A nice fictional take on pseudo-strad madness is The Red Violin. Bonus: Samuel L Jackson does not shout even once.
posted by lalochezia at 8:10 AM on January 1, 2009

There's a short story in last month's Asimov, about a time traveler who goes back to visit with Stradivarius and commissions a violin from him, but his real goal is to steal "the messiah".
posted by nomisxid at 8:56 AM on January 1, 2009

lalochezia: Samuel L. Jackson does shout in that movie. When he walks down to the lobby and discovers he has faxes waiting for him he shouts at the desk staff for not letting him know (even though he did tell them not to let any calls go through to his room).
posted by any portmanteau in a storm at 9:15 AM on January 1, 2009

I think it's probably mostly the romance behind the story. Even if we were to somehow find the original recipe or reverse engineer it and produce 100% chemically and mechanically equivalent violins, the original violins would still be fabled to have the best sound quality. However, so much of music is based on emotion and the romance and mystery of life, that I think it's acceptable for people to believe this. Plus, the placebo effect is an amazing thing, and I imagine a violin master who recently acquired a Stradivarius would feel he could play even better.

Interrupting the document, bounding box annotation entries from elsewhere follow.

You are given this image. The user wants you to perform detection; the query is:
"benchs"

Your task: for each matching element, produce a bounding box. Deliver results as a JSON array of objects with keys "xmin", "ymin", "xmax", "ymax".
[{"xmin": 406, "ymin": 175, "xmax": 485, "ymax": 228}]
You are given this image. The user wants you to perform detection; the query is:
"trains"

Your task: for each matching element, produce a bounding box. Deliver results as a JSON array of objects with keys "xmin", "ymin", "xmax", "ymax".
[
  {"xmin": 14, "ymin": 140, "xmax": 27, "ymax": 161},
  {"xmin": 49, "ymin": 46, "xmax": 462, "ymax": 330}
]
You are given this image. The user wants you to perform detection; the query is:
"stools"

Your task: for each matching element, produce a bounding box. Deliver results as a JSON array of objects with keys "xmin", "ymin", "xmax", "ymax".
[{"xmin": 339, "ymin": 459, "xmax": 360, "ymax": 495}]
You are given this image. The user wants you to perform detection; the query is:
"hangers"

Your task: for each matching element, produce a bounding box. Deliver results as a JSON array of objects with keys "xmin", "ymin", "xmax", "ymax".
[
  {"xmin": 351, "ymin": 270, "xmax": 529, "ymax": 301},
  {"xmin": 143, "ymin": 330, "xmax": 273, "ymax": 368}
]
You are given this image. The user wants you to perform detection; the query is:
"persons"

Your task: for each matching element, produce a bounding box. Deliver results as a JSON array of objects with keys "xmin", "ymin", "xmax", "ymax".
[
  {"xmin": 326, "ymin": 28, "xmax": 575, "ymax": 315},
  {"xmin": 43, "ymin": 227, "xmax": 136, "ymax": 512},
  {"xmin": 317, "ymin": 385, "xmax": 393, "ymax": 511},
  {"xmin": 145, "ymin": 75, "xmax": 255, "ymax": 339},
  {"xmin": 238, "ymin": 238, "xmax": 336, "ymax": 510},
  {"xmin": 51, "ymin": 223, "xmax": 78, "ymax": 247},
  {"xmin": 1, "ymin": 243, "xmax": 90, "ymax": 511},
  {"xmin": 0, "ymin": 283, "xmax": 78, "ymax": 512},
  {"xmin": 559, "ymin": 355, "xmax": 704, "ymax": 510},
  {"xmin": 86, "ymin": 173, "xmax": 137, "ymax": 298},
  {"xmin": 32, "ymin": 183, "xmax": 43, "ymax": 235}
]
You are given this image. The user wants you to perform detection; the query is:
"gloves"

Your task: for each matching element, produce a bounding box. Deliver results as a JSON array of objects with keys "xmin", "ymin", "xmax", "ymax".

Deep down, I kind of hope they don't entirely figure out how Stradivariuses are made. In our consumer culture, it's nice to see something that can't be mass produced and/or recreated ad infinitum.
posted by mccarty.tim at 10:16 AM on January 2, 2009

Also, on solid gold speaker cables: These are different, as they're made by hucksters and are intended to be used just to play back recordings, and they make false, easily disproved scientific claims. The magic behind the Stradivariuses lies in how they inspire musicians, and how incredible it is that they were the best in their time and no one can exactly recreate them hundreds of years later.
posted by mccarty.tim at 10:19 AM on January 2, 2009

I reckon he used volcanic ash in his varnish. That's my theory.